Impact, along with our cybersecurity partner DOT Security, has aligned our services with the Center for Internet Security’s CIS Critical Security Controls (CIS Controls), which provide a better way for us to measure a business’ cyber maturity and lay out a plan to consistently improve—which is a never-ending journey, not a destination.
CIS Controls are a simplified set of best practices used by thousands of cybersecurity professionals worldwide and allow businesses to:
- Simplify their approach to protecting against threats: CIS Controls provide a streamlined cybersecurity strategy to safeguard an organization.
- Comply with industry regulations: The tools and best practices can help organizations meet compliance requirements for cybersecurity policy, regulatory and legal frameworks.
- Accomplish essential cyber hygiene: The majority of effective cyberattacks take advantage of “poor cyber hygiene,” such as neglected software, inadequate configuration management and a reliance on outdated solutions. The CIS Controls help businesses “clean up” their systems.
- Turn information into action: CIS Controls acknowledge that modern systems and software are constantly changing, leveraging this awareness to facilitate the ongoing evolution of assets in accordance with the security objectives of your business.
- Follow the law: Numerous states mandate that executive branch agencies and other governmental entities adhere to cybersecurity best practices. Several of these explicitly cite the utilization of CIS Controls as a means to showcase a “reasonable” standard of security.

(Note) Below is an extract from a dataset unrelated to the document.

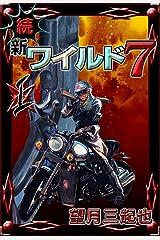 続 新ワイルド7 (1) Kindle版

The threat of cyberattacks evolves faster than most businesses can keep up with, meaning the cybersecurity industry must continuously evolve to protect against threats.
Looking Into the Future
This is only the beginning of cybersecurity oversight. Although they’re currently voluntary, the CPGs may eventually become industry regulations that could result in fines and other sanctions for companies that ignore the proper cybersecurity procedures.
Companies will also continue to be encouraged to prioritize cybersecurity, as it will become increasingly difficult for businesses to obtain cyber insurance and loans from financial institutions without them. The absence of evidence demonstrating compliance with minimum security standards may result in the loss of customers.
The current scope of the CPGs encompasses cybersecurity measures across various sectors. However, CISA is actively collaborating with Sector Risk Management Agencies to initiate category-specific guidelines for each critical infrastructure division.
These are expected to either be customized toward specific sectors or provide resources designed to help implement existing CPGs for each category. The creation of these goals will enhance targeted protective measures, addressing the unique needs of each sector.
A highly effective strategy in confronting cyber risks is educating businesses on the topic of cybersecurity risk management. Notably, at Impact, we’ve observed both prospects and clients actively increasing their knowledge of cybersecurity, resulting in more questions and interest compared to the year before. I don’t believe it’s enough, but the more it’s talked about, the better off we’ll all be.
Although the CPG suggestions alone aren’t enough to prevent cyberattacks, engaging in ongoing discussions about cybersecurity and devising strategies to manage risks stands out as the most effective means to keep your business as safe as possible.